03 April 2007

Are some atheists too aggressive?

I'm not sure how I feel about this (thanks to Mendip for the link). I do sometimes think that people such as Richard Dawkins and Sam Harris express themselves in a way which is more aggressive than necessary, and may put off people who would otherwise be receptive to the substance of their arguments. On the other hand, it's important to adhere clearly to the principle that nonsense is nonsense. No one would feel any obligation, or indeed ability, to respect an educated adult's serious belief in the existence of unicorns or Santa Claus. One would certainly be obligated to tolerate such a belief, since it does no obvious harm to anyone else, and one could also respect the person holding the belief, assuming he had other positive qualities; but seeking respect for the belief itself would simply be asking too much. A belief in the existence of God differs from a belief in the existence of unicorns only in that it is held by a much larger percentage of members of society.

(I think the distinction between tolerance and respect is a very important one, by the way. We owe tolerance to pretty much everyone and everything unless they produce effects or behavior which are obviously intolerable. Respect, with its connotation of approval and admiration, is a very different matter and needs to be earned.)

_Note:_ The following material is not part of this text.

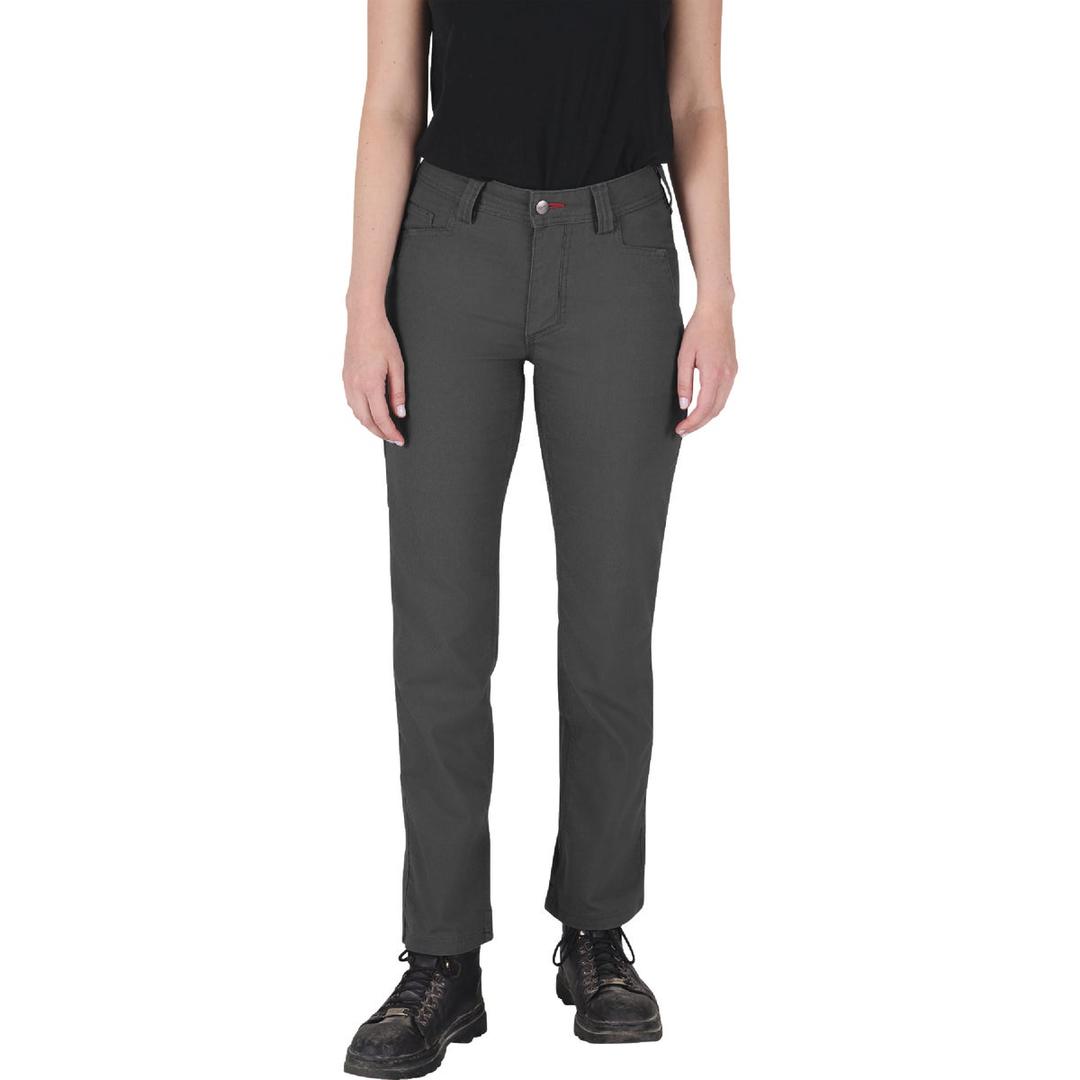 Product 711584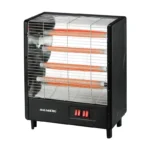 hb8803ng-1_square_kıbrıs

Nevertheless, we manage to deal with people who believe all kinds of nonsense (astrology, flying saucers, psychic powers, crystal healing, and what have you) and even interact pleasantly with them, precisely because people tend to avoid confronting each other about such matters. The same goes for people with differing political opinions. A person who insists on getting confrontational about such differences at every opportunity quickly develops a reputation as a social boor and is avoided by everyone, regardless of the objective merits of his own views.

I don't agree with those who are criticizing Dawkins and Harris themselves. We need Dawkins and Harris. They're advocates for the plain and simple truth. As I've pointed out before, there's no reason why all atheists should have the same agenda or tactics or have anything in common at all -- any more than all people who disbelieve in unicorns have anything in common.

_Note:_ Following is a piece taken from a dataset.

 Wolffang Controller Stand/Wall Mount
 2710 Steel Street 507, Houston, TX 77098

To me, it comes down to the circumstances. On this website, I'm completely straightforward about what I think. If some people find this disagreeable or inappropriate, they are free to find something else to read which is more to their liking. In ordinary social or work situations I generally avoid discussing de facto controversial subjects unless the other person invites it in some way. And as for moderate, secular Christians (or other religious people) who are as supportive of the separation of church and state as we are, cooperation with them is a pragmatic necessity in the cause of resisting the fundamentalists as effectively as possible (see here, and the last paragraph of this). One must agree to disagree about differences, for the sake of the common interest.